> _Exercise aim_
Omit every picture and write out the rest of the records exactly.

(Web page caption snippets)
:::
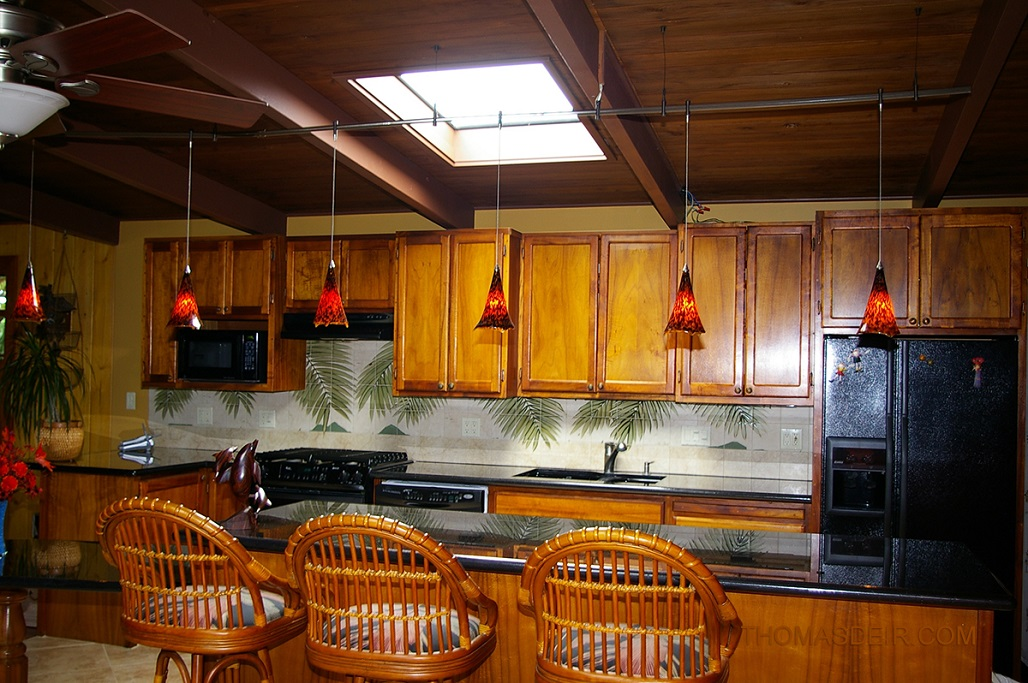 kitchen remodel hawaii faucet remodeling hawaiian backsplash thomas deir honolulu hi artist and design with tropical palm fronds tile murals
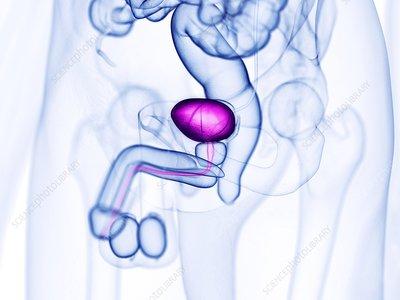 Urinary bladder, illustration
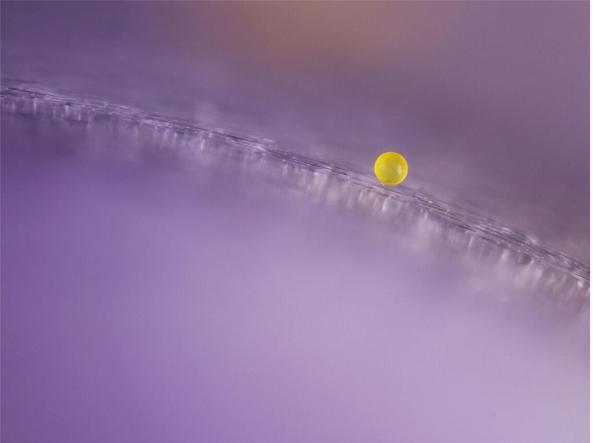 Le migliori foto al microscopio del 2021 - Un granello di polline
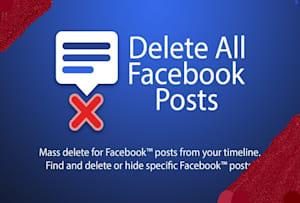 Fiverr / Search Results for 'delete facebook post'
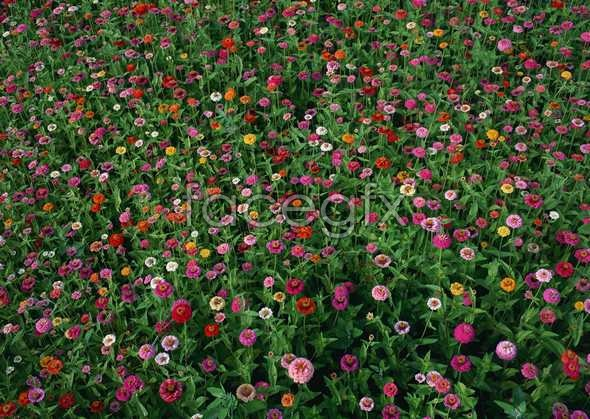 Thousands of flowers and 587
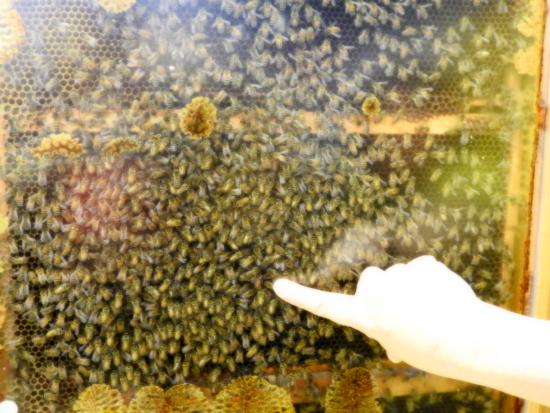 Vernon, Kanada: Queen bee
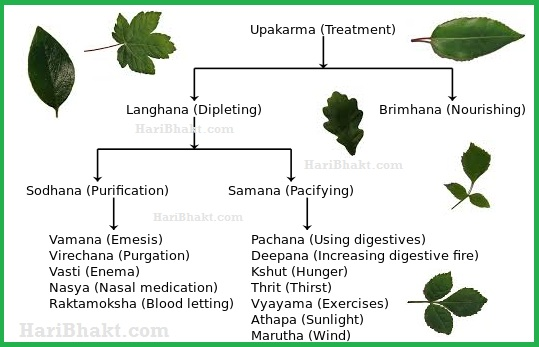 treatment principles - Ayurvedic Simple Rules of treating ailments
:::
> _Solution to this problem_
 kitchen remodel hawaii faucet remodeling hawaiian backsplash thomas deir honolulu hi artist and design with tropical palm fronds tile murals
 Urinary bladder, illustration
 Le migliori foto al microscopio del 2021 - Un granello di polline
 Fiverr / Search Results for 'delete facebook post'
 Thousands of flowers and 587
 Vernon, Kanada: Queen bee
 treatment principles - Ayurvedic Simple Rules of treating ailments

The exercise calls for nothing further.